Render the part of the records that opens with the line containing "Tell me, of" and closes at the end of the records, both included, as a Markdown table with a Row column holding the row number and a Line column holding the line. Leave out blank lines, and keep the pictures out of the table.

----- RECORDED DATA -----

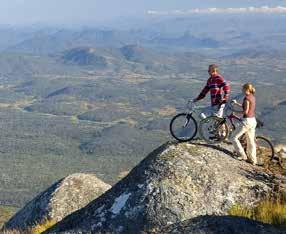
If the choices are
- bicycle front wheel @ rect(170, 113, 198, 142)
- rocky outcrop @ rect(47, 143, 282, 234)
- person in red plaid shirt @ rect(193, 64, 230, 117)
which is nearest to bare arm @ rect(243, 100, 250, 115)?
person in red plaid shirt @ rect(193, 64, 230, 117)

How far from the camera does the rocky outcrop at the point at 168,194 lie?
16609 mm

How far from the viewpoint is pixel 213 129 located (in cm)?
2302

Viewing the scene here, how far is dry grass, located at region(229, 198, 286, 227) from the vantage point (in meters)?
15.4

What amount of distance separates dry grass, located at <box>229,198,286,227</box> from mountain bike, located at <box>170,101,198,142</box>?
18.1ft

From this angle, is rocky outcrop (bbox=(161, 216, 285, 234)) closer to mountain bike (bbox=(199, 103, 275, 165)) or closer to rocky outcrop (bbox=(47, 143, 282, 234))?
rocky outcrop (bbox=(47, 143, 282, 234))

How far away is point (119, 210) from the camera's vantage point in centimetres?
1692

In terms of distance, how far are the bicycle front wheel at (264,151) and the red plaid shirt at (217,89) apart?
2.12 meters

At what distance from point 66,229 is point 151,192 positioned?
2793 mm

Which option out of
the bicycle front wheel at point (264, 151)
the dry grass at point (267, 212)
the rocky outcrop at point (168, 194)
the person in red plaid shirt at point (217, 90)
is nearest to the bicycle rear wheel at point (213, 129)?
the person in red plaid shirt at point (217, 90)

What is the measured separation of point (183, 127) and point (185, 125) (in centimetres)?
51

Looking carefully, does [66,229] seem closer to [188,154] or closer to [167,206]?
[167,206]

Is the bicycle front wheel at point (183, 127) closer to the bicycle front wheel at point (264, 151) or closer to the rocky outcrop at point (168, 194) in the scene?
the bicycle front wheel at point (264, 151)

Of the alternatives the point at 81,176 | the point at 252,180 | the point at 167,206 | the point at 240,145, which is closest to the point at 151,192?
the point at 167,206

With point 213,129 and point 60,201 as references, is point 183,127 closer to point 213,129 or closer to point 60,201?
point 213,129
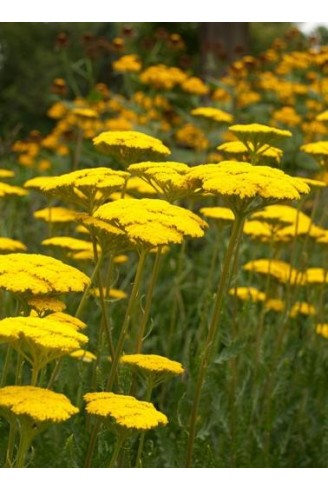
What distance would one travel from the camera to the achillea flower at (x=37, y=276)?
212 cm

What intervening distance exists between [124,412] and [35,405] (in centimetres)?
27

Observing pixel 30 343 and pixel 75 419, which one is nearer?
pixel 30 343

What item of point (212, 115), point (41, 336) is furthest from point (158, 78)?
point (41, 336)

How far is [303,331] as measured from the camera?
→ 4480 millimetres

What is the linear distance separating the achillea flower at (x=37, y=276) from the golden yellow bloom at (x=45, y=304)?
2 cm

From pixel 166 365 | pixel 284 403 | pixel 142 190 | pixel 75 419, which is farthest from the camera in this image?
pixel 284 403

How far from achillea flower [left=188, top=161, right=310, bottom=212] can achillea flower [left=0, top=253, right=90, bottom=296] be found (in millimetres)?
376

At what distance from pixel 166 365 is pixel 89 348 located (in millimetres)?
1451

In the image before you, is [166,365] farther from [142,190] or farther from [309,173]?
[309,173]

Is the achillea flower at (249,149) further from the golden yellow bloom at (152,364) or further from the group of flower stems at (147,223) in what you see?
the golden yellow bloom at (152,364)

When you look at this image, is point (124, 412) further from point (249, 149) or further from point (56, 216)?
point (56, 216)

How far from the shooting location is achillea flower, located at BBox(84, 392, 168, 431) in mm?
2014

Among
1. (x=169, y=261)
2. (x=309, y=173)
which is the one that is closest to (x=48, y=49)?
(x=309, y=173)

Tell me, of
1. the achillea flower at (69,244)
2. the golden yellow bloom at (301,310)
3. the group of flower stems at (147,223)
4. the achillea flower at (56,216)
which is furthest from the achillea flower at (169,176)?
the golden yellow bloom at (301,310)
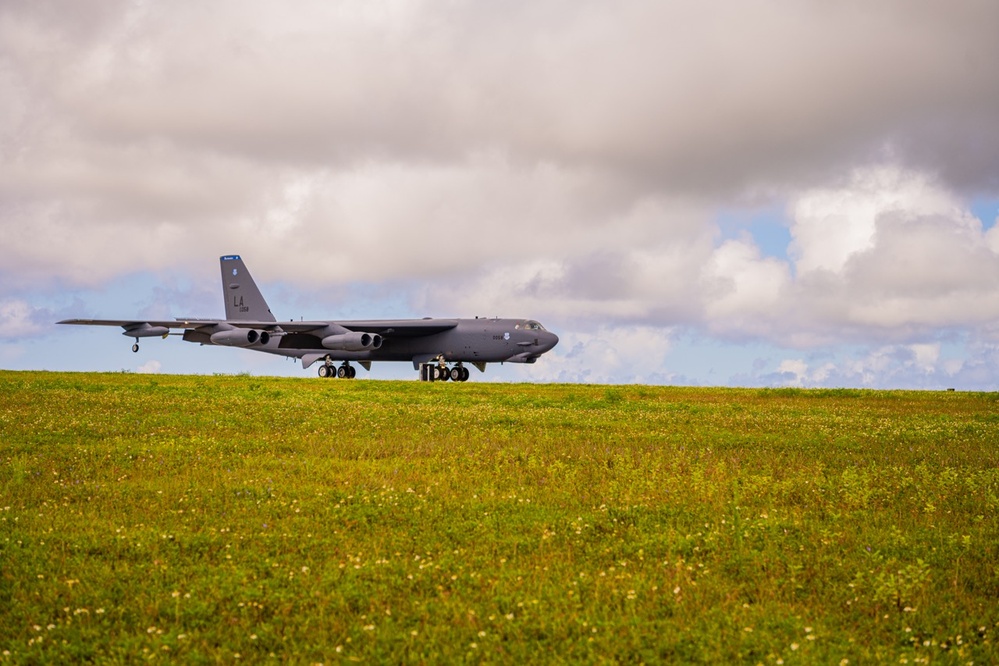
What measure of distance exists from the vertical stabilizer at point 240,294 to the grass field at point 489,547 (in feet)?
164

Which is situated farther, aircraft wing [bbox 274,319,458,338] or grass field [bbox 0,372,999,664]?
aircraft wing [bbox 274,319,458,338]

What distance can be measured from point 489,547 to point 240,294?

-----

▸ **REPLY TO THE TASK**
| Row | Line |
|---|---|
| 1 | Tell me, of |
| 2 | 1. the achillea flower at (69,244) |
| 3 | 2. the golden yellow bloom at (301,310) |
| 4 | 3. the group of flower stems at (147,223) |
| 5 | 4. the achillea flower at (56,216) |
| 6 | which is furthest from the achillea flower at (169,176)? |
| 7 | the golden yellow bloom at (301,310) |
| 8 | What measure of distance exists from the vertical stabilizer at point 240,294 to the grass field at point 489,547 (in feet)? |
| 9 | 164 |
| 10 | Which is situated farther, aircraft wing [bbox 274,319,458,338] or grass field [bbox 0,372,999,664]? |
| 11 | aircraft wing [bbox 274,319,458,338] |
| 12 | What distance can be measured from point 489,547 to point 240,294? |